しかし、今はそのロビーへの部屋は固く閉ざされていた。てっきり、先日の襲撃を受けてか、セキュリティプログラムが封鎖したのかと思った。
「これは……」
「バトルスポット自体はすぐに復旧したんだ」
「じゃあ、何で封鎖されてんだ!?」
コママは口を開いた。
「恐ろしい……誰かが、ネットワークサーバーを襲撃したって……!」
「ネットワークサーバー!?」
ボマーが真っ先に声を上げる。
「なんだそりゃ!!」
「知らねぇ癖に何驚いてるんですか、あんたは」
「じゃあ、何だよ。そのネットワーク何たらって」
「要するに、バトルスポットのネットワークを管理するサーバーの事ですが、それが事実ならば……」
ごくり、とアクアは唾を飲み込んで言った。
「全世界のプレイヤーがバトルスポット及びGTSなどのネット機能が利用できなくなったってことですよ!」
衝撃が走る。つまりはそういう事である。
-----------それだけじゃない。折角、ポケモンバンクを万が一の最後の逃げ場所に考えていたのに!
全世界のポケモンを預かる巨大サーバー、ポケモンバンク。最悪はこれに逃げることもできなくはなかった。それも叶わなくなってしまったが。
しかし、普通のポケモンやコンピューターウイルスでは、そんな大事なサーバーの守りを壊し、機能停止に追い込むほどに襲撃するのは不可能だ。
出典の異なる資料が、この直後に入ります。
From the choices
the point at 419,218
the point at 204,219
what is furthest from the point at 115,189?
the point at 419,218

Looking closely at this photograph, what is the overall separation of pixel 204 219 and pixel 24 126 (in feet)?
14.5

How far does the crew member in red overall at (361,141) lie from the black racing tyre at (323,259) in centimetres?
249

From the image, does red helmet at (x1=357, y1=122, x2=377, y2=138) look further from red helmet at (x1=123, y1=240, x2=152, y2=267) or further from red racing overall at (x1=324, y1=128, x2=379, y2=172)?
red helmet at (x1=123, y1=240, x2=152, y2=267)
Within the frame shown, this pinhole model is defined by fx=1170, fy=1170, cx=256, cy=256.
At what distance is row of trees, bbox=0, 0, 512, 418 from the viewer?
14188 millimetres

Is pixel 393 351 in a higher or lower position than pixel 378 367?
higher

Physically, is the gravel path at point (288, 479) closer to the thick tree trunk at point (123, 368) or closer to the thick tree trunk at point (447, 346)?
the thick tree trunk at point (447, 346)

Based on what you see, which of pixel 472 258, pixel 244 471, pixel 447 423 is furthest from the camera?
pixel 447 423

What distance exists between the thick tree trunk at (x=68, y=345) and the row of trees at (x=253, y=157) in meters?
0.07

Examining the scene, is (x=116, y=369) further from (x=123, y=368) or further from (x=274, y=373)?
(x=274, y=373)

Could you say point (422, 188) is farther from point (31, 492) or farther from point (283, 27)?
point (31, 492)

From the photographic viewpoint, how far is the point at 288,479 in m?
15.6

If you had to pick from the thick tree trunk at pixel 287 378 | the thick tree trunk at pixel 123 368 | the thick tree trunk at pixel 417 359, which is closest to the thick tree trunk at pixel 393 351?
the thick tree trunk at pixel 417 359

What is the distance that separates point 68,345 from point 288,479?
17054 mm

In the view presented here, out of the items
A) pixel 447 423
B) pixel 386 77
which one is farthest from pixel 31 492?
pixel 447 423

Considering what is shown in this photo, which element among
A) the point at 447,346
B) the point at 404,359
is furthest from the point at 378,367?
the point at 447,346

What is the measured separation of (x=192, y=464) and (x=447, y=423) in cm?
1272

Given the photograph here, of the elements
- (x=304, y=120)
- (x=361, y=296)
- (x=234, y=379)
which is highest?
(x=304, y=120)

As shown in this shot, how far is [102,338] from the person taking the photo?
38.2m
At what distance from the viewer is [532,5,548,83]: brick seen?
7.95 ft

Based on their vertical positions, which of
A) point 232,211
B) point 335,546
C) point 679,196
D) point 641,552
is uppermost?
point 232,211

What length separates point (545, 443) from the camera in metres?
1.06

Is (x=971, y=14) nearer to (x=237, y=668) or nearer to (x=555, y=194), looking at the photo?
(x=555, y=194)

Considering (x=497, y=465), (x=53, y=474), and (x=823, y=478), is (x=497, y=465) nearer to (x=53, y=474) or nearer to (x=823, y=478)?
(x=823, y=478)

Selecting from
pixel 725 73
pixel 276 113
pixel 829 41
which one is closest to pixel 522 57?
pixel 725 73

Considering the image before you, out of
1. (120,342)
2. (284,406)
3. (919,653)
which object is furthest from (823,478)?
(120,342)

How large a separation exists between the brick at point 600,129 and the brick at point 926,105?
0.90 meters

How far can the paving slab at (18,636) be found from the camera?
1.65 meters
たいていはセキュリティにデリートされて終わりである。
「それを掻い潜る程の存在、ってことなの!?」
「誰なのさっ、そんなのいるの、あっくん!」
「……にわかに信じ難いですし、まずいですね。ネットへの接続が出来なくなった以上は、こちらは完全に閉じ込められた状態……言わば、このボックスは閉ざされた箱庭。もう、僕らはポケモンバンクなどに逃げることも出来ないってことです……!! 後、地の文をナチュラルに読むのはやめてください」
これは、敵からの宣戦布告なのだろうか。
全世界のコンピューターが、未知の脅威に晒されようとしていた--------------!!